DATA PROVIDED:

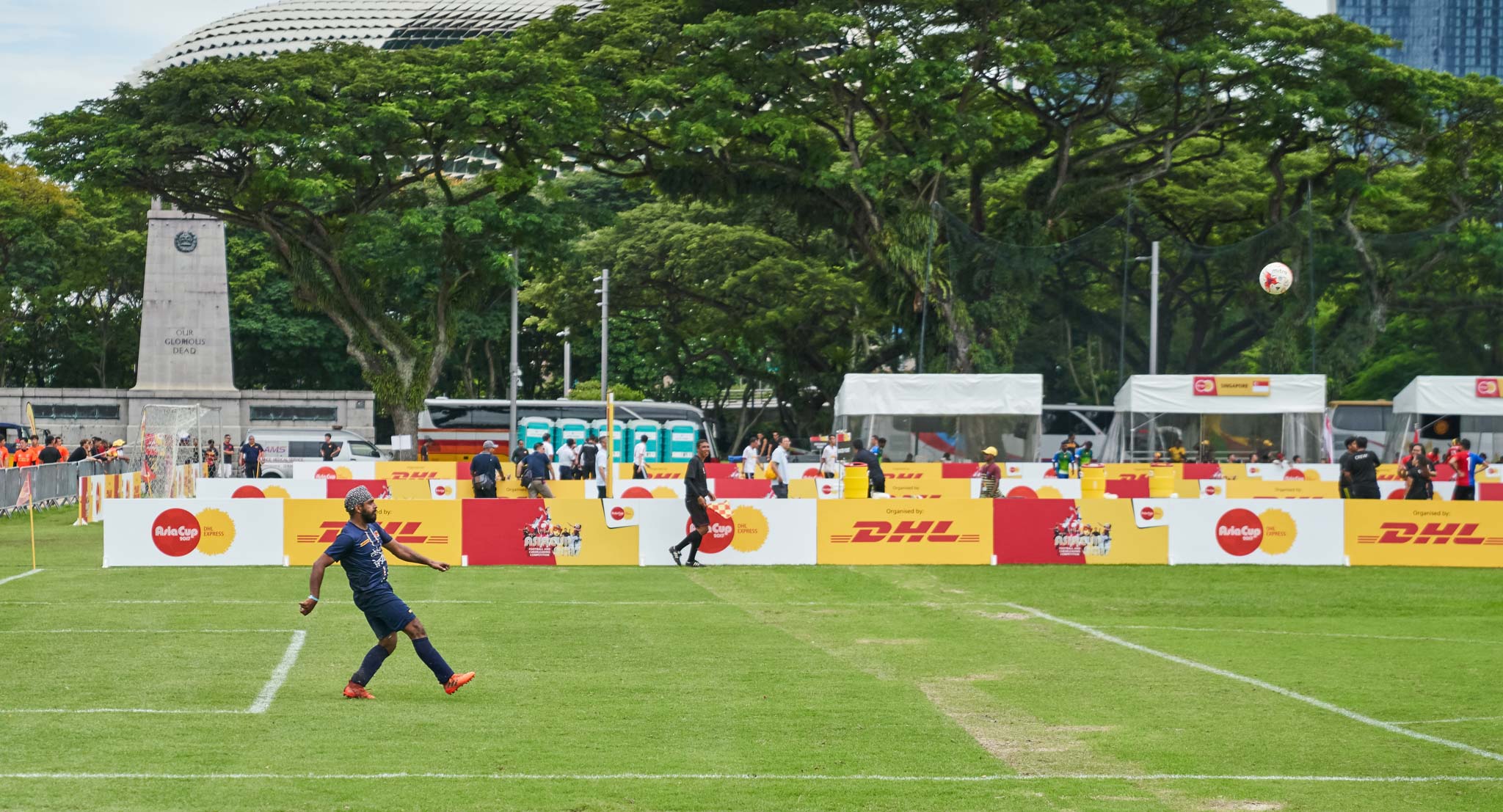 a man on a field playing football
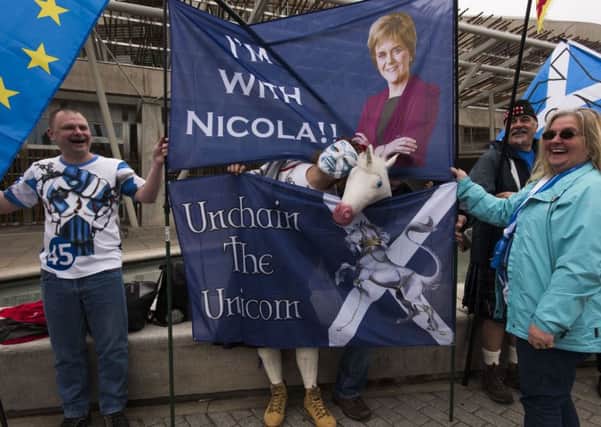 IndyRef 2 campaigners outside the Scottish Parliament. Picture: Andrew O'Brian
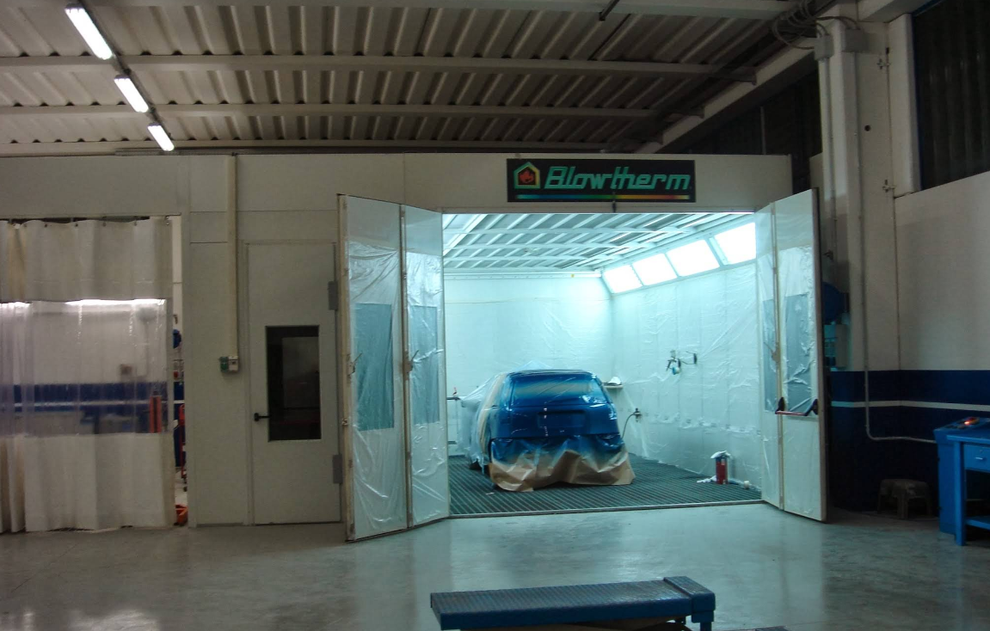 Auto in cabina di verniciatura, pronta per la verniciatura. La cabina ha porte pieghevoli aperte. Pareti e soffitto bianchi.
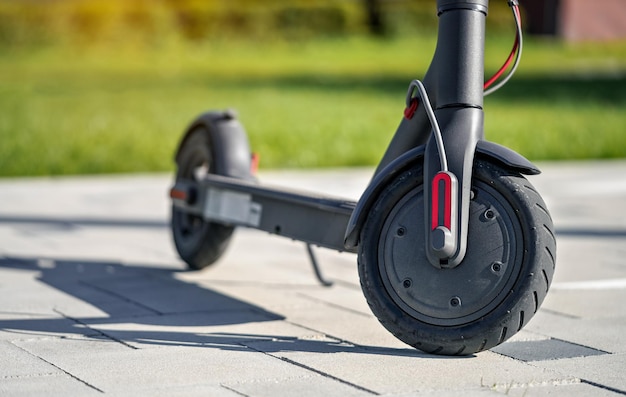 Elektrische scooter geparkeerd op betegelde stenen bestrating - close-up detail op voorwiel.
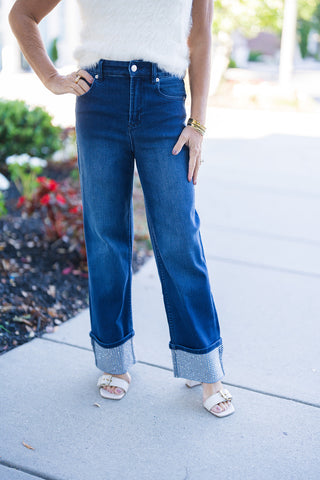Close-up view of the front waist and legs of dark wash high-waisted denim jeans, highlighting the structured belt loops, classic five-pocket styling, and the dazzling rhinestone-embellished turn-up cuffs paired with cream sandals.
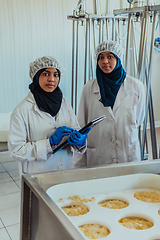 Image showing Arab business partners checking the quality of cheese in the industry and enter data into a laptop. Small business concept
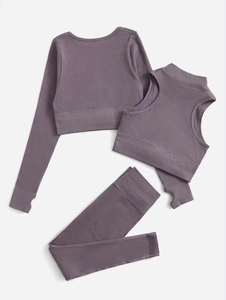 Detailed flat lay of three-piece grey-purple ribbed seamless yoga set with thumbhole sleeves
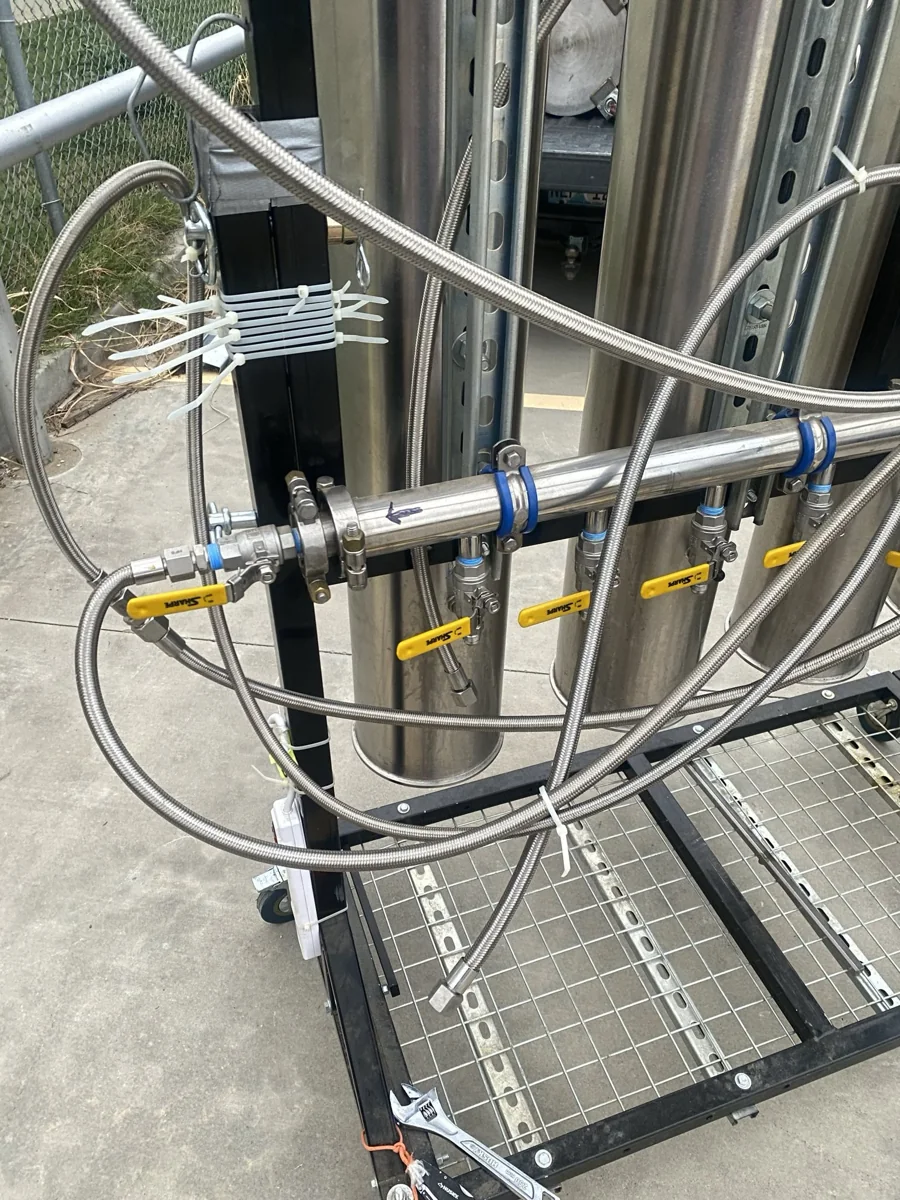 A stainless steel extraction rack with braided hoses and fittings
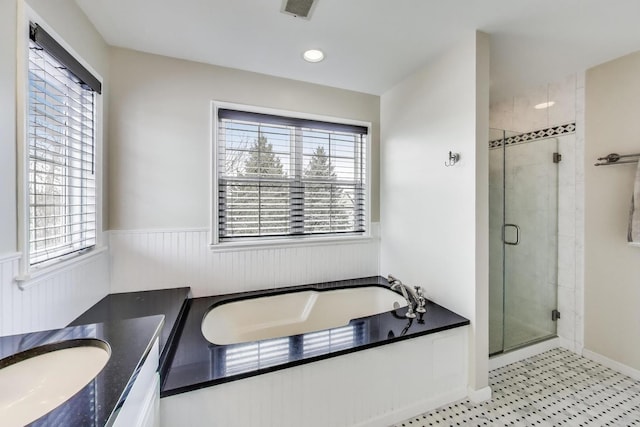 full bath featuring vanity, visible vents, a shower stall, wainscoting, and a bath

YOUR GOAL:
Emit the lines of the data above from the one containing "Detailed flat lay" through its final line, both endpoints included. Pictures do not belong in the output.

OUTPUT OF THE TASK:
 Detailed flat lay of three-piece grey-purple ribbed seamless yoga set with thumbhole sleeves
 A stainless steel extraction rack with braided hoses and fittings
 full bath featuring vanity, visible vents, a shower stall, wainscoting, and a bath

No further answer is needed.